Yue se cruzó de brazos y asintió, aunque sabía que el chico no lo estaba viendo, sino que éste ahora mantenía fija la mirada en el demonio atrapado dentro del oportuno kekkai invocado por Ruby. La barrera mágica impediría temporalmente que aquél monstruo los dañara con algún hechizo o los importunara con su poder oscuro, al mismo tiempo que interrumpiría sus malintencionadas influencias, propias de su naturaleza demoníaca.

— Por supuesto que fui yo — alardeó Li al tiempo que se sentaba en el suelo, sin evidenciar la más mínima intención de librarse de su estúpido encierro — ¿No te había comentado ya que no le llegas ni a los talones?

Claro que lo había hecho, sin embargo, su abuelo también era bastante conocido en los círculos mágicos de Asia y no le había parecido tan extraño que Li lo mencionara, ni mucho menos que lo comparara con él.

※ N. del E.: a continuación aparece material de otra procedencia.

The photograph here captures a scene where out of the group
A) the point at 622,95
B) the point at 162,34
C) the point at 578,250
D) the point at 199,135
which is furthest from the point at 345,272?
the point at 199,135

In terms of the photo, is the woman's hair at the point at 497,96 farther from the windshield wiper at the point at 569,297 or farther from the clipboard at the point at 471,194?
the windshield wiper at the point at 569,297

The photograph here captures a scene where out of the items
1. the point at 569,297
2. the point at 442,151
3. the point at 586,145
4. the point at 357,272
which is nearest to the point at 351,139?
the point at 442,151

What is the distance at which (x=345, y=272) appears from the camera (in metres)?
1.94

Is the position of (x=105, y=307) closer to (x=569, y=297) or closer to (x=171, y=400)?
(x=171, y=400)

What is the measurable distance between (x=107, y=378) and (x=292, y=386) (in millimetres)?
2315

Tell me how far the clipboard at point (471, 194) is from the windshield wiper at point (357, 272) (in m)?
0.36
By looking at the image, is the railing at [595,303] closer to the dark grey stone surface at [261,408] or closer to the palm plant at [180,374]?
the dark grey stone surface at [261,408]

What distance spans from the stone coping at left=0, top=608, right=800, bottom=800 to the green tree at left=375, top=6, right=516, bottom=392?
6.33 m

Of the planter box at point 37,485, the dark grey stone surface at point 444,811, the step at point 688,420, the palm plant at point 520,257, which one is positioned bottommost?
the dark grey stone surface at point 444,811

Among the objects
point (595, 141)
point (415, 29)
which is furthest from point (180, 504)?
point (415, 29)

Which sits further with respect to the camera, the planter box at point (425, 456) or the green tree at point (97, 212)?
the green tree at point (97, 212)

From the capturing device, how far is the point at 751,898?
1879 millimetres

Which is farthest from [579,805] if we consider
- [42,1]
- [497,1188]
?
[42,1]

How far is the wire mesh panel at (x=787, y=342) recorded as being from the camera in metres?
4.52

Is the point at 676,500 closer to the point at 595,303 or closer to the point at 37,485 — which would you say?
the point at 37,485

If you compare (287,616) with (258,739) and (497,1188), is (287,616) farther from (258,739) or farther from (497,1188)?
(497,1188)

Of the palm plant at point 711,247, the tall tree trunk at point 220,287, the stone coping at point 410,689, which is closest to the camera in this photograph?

Sobre todo teniendo en cuenta el entorno de origen de ese mal nacido.

Se había pasado todo este tiempo queriendo creer que el legendario Clow Reed había tomado la decisión de apagarse a sí mismo. De consumir su cuerpo físico junto con sus pertenencias y su hogar completo a modo de ritual purificador final, y tal vez como una muestra de desapego.

Pensaba que éste había cumplido su misión en la Tierra y que, debido a ello, había optado por desencarnar, una curiosa acción que en ocasiones se daba entre los más sabios… Sin embargo, los pocos casos conocidos habían liberado el alma durante el sueño o la meditación.

Los dedos del inglés se aferraron a la llave que colgaba en su cuello, pese a que sabía que no podía utilizarla adecuadamente con una capacidad mágica aún disminuida. Yue y Ruby se habían encargado de cederle algo de sus poderes para llevar a cabo esta emboscada. De lo contrario, el presente paso habría sido extremadamente peligroso, prácticamente un suicidio.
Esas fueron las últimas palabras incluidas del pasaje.